Questions about scene geometry:

----------

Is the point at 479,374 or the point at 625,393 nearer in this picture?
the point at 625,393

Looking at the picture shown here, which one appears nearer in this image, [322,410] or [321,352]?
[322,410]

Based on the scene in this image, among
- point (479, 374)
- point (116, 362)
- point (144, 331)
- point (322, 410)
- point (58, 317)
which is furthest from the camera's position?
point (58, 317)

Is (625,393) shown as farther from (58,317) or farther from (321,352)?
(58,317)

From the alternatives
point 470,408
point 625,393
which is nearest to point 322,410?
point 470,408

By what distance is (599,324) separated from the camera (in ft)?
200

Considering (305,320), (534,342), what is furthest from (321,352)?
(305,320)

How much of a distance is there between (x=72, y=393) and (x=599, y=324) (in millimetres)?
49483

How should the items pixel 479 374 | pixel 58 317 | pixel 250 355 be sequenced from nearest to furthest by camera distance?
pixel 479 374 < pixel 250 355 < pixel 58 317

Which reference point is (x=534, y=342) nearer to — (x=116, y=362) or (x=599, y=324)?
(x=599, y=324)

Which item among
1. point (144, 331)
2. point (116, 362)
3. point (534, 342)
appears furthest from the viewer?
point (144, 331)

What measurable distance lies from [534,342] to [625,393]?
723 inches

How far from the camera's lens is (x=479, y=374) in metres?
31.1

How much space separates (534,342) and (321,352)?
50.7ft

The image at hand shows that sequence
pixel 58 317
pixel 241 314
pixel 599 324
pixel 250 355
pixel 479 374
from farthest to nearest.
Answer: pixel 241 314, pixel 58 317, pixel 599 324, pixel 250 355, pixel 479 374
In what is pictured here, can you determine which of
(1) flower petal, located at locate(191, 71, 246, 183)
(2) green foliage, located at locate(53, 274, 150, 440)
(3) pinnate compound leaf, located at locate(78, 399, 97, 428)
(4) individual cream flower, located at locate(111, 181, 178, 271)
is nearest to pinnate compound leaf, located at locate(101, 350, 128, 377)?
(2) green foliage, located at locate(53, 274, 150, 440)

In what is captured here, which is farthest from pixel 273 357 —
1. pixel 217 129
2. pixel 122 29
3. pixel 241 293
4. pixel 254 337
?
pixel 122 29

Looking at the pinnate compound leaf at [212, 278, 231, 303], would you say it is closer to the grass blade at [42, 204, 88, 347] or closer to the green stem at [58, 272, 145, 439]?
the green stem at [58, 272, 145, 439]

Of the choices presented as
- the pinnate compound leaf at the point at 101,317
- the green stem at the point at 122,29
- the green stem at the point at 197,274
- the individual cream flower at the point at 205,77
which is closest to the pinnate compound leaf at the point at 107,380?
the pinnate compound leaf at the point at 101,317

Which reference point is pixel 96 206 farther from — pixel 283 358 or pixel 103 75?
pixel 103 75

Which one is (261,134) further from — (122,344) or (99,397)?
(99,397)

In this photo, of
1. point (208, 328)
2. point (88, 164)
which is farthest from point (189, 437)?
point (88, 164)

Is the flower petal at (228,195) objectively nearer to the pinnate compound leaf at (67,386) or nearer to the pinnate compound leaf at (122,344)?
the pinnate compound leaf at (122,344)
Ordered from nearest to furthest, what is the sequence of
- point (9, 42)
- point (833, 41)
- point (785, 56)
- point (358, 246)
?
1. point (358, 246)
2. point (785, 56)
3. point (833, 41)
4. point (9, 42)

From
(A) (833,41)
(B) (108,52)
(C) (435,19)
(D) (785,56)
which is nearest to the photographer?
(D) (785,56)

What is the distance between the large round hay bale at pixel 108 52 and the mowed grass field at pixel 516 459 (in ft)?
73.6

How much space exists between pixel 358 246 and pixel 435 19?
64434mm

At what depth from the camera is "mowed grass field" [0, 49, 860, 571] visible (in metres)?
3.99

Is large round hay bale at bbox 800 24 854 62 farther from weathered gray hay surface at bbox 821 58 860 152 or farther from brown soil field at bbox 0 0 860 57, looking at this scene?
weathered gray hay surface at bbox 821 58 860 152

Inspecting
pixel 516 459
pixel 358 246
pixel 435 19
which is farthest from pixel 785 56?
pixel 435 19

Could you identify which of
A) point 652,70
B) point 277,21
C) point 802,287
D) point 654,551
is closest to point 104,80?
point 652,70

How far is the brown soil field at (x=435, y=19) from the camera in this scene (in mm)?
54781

----------

REQUIREMENT:
Rewrite the items above with "camera" renamed to "observer" everywhere it appears, leaving everything else unchanged.

ANSWER TO THE EXERCISE:
Is the point at 479,374 or the point at 625,393 nearer in this picture?
the point at 625,393

Looking at the picture shown here, which one appears nearer in this image, [322,410] or [321,352]?
[322,410]

Based on the scene in this image, among
- point (479, 374)
- point (116, 362)
- point (144, 331)
- point (322, 410)
- point (58, 317)
which is furthest from the observer's position?
point (58, 317)

Is (625,393) shown as farther from (58,317) or farther from (321,352)?
(58,317)

From the alternatives
point 470,408
point 625,393
which is nearest to point 322,410?
point 470,408

By what distance is (599,324) separated from the observer (in ft)?
200

Considering (305,320), (534,342), what is furthest from (321,352)?
(305,320)

How much of a distance is there between (x=72, y=393) and (x=599, y=324) (in millimetres)?
49483

How should the items pixel 479 374 | pixel 58 317 | pixel 250 355 be sequenced from nearest to furthest by observer distance?
pixel 479 374 < pixel 250 355 < pixel 58 317

Which reference point is (x=534, y=342) nearer to — (x=116, y=362) or (x=599, y=324)?
(x=599, y=324)

Which item among
1. point (144, 331)
2. point (116, 362)
3. point (534, 342)
appears furthest from the viewer?
point (144, 331)

What measurable distance lies from [534,342] to [625,393]?
723 inches

How far from the observer's lens is (x=479, y=374) in metres?
31.1

How much space separates (534,342) and (321,352)?
50.7ft

The image at hand shows that sequence
pixel 58 317
pixel 241 314
pixel 599 324
pixel 250 355
pixel 479 374
from farthest to nearest.
Answer: pixel 241 314, pixel 58 317, pixel 599 324, pixel 250 355, pixel 479 374
In what is pictured here, can you determine which of
(1) flower petal, located at locate(191, 71, 246, 183)
(2) green foliage, located at locate(53, 274, 150, 440)
(3) pinnate compound leaf, located at locate(78, 399, 97, 428)
(4) individual cream flower, located at locate(111, 181, 178, 271)
is nearest to pinnate compound leaf, located at locate(101, 350, 128, 377)?
(2) green foliage, located at locate(53, 274, 150, 440)

In what is captured here, which is farthest from pixel 273 357 —
1. pixel 217 129
2. pixel 122 29
3. pixel 241 293
4. pixel 254 337
?
pixel 122 29

Looking at the pinnate compound leaf at [212, 278, 231, 303], would you say it is closer to the grass blade at [42, 204, 88, 347] or closer to the green stem at [58, 272, 145, 439]?
the green stem at [58, 272, 145, 439]

Of the choices presented as
- the pinnate compound leaf at the point at 101,317
- the green stem at the point at 122,29
- the green stem at the point at 197,274
- the individual cream flower at the point at 205,77
which is closest to the pinnate compound leaf at the point at 107,380?
the pinnate compound leaf at the point at 101,317

Which reference point is pixel 96 206 farther from — pixel 283 358 or pixel 103 75?
pixel 103 75

Which one is (261,134) further from — (122,344) or (99,397)?
(99,397)

In this photo, of
1. point (208, 328)
2. point (88, 164)
which is farthest from point (189, 437)?
point (88, 164)

Is the flower petal at (228,195) objectively nearer to the pinnate compound leaf at (67,386) or nearer to the pinnate compound leaf at (122,344)?
the pinnate compound leaf at (122,344)
Ordered from nearest to furthest, what is the sequence of
- point (9, 42)
- point (833, 41)
- point (785, 56)
- point (358, 246)
?
1. point (358, 246)
2. point (785, 56)
3. point (833, 41)
4. point (9, 42)

From
(A) (833,41)
(B) (108,52)
(C) (435,19)
(D) (785,56)
which is nearest to the photographer?
(D) (785,56)

What is the distance between the large round hay bale at pixel 108 52 and the mowed grass field at pixel 516 459 (in ft)?
73.6

How much space exists between pixel 358 246 and pixel 435 19?
64434mm

At what depth from the observer is "mowed grass field" [0, 49, 860, 571] visible (in metres)?
3.99

Is large round hay bale at bbox 800 24 854 62 farther from weathered gray hay surface at bbox 821 58 860 152 or farther from brown soil field at bbox 0 0 860 57, looking at this scene?
weathered gray hay surface at bbox 821 58 860 152

Inspecting
pixel 516 459
pixel 358 246
pixel 435 19
which is farthest from pixel 785 56?
pixel 435 19

Could you identify which of
A) point 652,70
B) point 277,21
C) point 802,287
D) point 654,551
is closest to point 104,80?
point 652,70

How far is the brown soil field at (x=435, y=19) from the observer in this scene (in mm)?
54781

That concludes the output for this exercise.